1. Kamran and colleagues used a retrospective inpatient cohort to evaluate the Epic sepsis model (ESM)’s ability to predict sepsis in earlier clinical stages.
2. ESM predictions made before the sepsis criteria were met demonstrated superior accuracy to random guesses. Its performance decreased when only analyzing predictions from earlier time points.
Evidence Rating Level: 2 (Good)
Study Rundown: Sepsis is a significant contributor to inpatient deaths, and early identification and treatment are crucial for improving mortality rates. The Epic sepsis model (ESM) is a widely used artificial intelligence (AI) predictive model that flags high-risk patients before sepsis onset. Kamran and colleagues conducted a study to evaluate the detection accuracy of ESM throughout hospitalization and relative to the time of sepsis treatment. The study included 77,582 eligible patients, and ESM used their electronic health records (EHR) to make predictions at 20-minute intervals throughout hospitalization. ESM’s predictive performance was evaluated before the sepsis criteria were met and before the first treatment indicator, and the performance was quantified as the area under the receiver-operating characteristic curve (AUROC). The study found that ESM predictions before the sepsis criteria were met achieved an AUROC of 0.62, while predictions before the first treatment indicators only had an AUROC of 0.47. Overall, this study demonstrated that ESM could reasonably predict sepsis before formal clinical diagnosis but has limitations in making accurate predictions at earlier time points.
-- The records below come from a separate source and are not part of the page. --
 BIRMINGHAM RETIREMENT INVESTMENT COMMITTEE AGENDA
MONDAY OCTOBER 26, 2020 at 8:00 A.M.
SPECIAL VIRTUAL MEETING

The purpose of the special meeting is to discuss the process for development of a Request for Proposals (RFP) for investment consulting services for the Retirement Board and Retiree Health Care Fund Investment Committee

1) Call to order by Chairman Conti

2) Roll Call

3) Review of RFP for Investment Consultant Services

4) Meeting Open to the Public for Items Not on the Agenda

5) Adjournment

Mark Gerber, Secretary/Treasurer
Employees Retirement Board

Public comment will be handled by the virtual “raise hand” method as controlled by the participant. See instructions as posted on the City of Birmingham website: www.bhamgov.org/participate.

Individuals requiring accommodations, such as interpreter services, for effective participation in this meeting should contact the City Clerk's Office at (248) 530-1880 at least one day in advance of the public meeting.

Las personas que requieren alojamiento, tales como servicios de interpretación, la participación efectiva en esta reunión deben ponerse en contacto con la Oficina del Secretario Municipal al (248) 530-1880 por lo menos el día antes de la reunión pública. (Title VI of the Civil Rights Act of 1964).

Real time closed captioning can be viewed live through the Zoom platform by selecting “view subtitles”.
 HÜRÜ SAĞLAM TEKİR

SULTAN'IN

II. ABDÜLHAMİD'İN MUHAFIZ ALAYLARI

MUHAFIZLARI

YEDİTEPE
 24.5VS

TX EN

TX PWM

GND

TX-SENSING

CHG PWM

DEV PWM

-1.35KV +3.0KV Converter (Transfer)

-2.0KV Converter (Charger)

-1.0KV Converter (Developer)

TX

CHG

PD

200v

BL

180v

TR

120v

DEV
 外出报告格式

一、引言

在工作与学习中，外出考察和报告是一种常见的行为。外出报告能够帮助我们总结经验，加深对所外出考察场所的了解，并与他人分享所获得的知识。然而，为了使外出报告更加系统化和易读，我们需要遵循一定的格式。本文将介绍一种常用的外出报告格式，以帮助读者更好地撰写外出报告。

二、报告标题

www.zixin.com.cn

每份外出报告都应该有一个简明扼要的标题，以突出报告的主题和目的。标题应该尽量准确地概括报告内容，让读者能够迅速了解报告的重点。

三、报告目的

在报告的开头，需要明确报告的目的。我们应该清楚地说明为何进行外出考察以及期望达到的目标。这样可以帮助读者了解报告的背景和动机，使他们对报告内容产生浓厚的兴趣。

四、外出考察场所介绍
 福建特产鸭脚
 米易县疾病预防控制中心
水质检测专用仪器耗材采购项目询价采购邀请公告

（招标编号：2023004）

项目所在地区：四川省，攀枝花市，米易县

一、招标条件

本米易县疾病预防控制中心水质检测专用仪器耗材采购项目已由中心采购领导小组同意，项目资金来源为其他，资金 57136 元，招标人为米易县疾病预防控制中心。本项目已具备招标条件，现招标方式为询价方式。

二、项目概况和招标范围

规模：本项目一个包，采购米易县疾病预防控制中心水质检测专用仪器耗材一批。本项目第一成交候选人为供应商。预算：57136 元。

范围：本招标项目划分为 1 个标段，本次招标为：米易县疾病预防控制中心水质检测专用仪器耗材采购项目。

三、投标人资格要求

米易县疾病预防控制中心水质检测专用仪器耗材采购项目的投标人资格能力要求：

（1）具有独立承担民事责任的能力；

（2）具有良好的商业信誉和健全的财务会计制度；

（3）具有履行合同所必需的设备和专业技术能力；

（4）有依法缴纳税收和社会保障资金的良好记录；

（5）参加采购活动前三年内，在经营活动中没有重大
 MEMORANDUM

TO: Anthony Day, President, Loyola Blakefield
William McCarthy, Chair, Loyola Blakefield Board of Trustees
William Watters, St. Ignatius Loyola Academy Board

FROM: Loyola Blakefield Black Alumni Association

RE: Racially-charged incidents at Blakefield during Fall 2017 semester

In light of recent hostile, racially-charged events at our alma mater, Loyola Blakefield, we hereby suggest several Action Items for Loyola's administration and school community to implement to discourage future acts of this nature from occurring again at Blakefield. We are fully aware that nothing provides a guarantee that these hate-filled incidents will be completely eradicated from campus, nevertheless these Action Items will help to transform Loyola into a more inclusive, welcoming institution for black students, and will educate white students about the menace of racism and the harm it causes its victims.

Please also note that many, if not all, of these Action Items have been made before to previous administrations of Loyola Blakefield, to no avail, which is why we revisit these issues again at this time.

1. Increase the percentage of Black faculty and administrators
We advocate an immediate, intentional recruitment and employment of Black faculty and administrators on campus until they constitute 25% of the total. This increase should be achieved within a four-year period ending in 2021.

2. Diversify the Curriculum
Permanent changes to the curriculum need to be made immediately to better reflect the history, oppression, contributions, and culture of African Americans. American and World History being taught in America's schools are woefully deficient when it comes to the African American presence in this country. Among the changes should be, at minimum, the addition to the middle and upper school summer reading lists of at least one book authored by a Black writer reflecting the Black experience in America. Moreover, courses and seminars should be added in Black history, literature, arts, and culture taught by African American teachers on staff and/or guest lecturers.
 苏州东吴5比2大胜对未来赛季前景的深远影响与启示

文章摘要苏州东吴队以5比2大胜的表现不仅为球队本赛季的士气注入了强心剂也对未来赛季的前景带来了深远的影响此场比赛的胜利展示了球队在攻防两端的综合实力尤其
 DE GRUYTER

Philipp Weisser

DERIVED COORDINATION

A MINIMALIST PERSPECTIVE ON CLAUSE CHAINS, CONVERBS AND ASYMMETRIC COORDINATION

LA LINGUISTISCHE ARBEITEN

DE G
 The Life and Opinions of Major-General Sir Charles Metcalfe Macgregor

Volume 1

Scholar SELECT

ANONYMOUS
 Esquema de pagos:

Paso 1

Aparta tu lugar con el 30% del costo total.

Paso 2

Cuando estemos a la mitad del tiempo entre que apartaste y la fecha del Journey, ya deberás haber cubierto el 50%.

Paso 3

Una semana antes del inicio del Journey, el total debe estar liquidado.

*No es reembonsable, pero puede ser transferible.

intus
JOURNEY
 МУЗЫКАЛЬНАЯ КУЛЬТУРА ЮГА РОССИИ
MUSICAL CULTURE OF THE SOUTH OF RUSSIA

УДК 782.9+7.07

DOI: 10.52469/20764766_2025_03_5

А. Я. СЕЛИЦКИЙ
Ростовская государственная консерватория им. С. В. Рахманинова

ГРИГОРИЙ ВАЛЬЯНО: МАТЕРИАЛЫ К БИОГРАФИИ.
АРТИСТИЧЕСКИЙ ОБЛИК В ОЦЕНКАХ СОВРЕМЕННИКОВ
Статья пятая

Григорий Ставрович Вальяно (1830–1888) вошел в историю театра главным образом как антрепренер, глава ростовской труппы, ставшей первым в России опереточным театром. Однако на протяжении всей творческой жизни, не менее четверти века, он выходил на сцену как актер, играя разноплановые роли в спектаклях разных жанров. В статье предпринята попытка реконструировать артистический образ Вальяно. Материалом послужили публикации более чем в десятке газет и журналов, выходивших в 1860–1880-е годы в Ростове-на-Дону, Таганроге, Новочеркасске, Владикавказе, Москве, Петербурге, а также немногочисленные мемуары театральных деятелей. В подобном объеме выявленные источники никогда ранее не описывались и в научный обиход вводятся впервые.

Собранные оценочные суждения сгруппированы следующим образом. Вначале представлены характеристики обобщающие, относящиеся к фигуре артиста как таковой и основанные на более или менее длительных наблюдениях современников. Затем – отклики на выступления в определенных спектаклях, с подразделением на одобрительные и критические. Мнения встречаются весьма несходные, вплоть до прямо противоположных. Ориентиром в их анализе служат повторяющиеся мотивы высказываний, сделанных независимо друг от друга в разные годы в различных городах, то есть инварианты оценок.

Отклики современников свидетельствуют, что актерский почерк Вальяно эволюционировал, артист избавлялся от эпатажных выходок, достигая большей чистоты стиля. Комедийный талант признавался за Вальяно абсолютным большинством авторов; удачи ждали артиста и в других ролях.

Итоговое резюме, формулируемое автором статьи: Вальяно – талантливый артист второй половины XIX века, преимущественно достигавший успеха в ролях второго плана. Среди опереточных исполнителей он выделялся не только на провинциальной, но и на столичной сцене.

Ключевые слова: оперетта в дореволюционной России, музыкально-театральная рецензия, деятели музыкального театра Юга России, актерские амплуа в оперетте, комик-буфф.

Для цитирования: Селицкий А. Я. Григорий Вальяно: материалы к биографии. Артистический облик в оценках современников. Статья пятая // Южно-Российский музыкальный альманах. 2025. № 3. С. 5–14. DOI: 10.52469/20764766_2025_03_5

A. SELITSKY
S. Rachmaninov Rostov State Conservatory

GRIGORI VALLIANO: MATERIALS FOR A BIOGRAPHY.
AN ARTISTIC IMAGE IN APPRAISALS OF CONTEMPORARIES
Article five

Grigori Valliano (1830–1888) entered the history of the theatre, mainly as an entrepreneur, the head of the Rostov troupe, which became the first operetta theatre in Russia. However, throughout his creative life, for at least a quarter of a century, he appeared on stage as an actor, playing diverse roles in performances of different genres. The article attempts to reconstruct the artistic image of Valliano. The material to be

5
Click here to read the study in NEJM AI
Relevant Reading: Artificial intelligence in sepsis early prediction and diagnosis using unstructured data in healthcare
In-Depth [retrospective cohort]: The study used a retrospective inpatient cohort of 77,582 eligible patients, of which 3,766 (4.9%) developed sepsis. The researchers defined sepsis using the clinical definitions from the Centers for Disease Control and Prevention or the United States Centers for Medicare and Medicaid Services. The primary outcomes were ESM’s predictive performance before meeting the sepsis criteria and before the first treatment indicators. Sepsis predictions made throughout hospitalization were used as the upper bound on performance. Additional time points included predictions before ordering blood cultures, fluids, and treatments. ESM predictions before the sepsis criteria were met achieved an AUROC of 0.62 (95% CI, 0.61-0.63) compared to the upper bound of 0.87 (95% CI, 0.86-0.87). Performance decreased to 0.47 (95% CI, 0.46-0.48) when only using predictions before the first treatment indicators, where an AUROC of 0.5 meant that a model’s predictive performance was no better than random guesses. Performance dropped the most when predictions were limited to before ordering blood cultures. In 84.8% of the sepsis cases, treatment indicators occurred before the sepsis criteria were met, and the lack of available data could explain the lower performance. The study was limited by a lack of a universally accepted definition of sepsis and sample restriction to a single medical center. The authors concluded that the study had shown significant implications for developing and evaluating clinical sepsis prediction models and highlighted important AI design considerations for developers and researchers.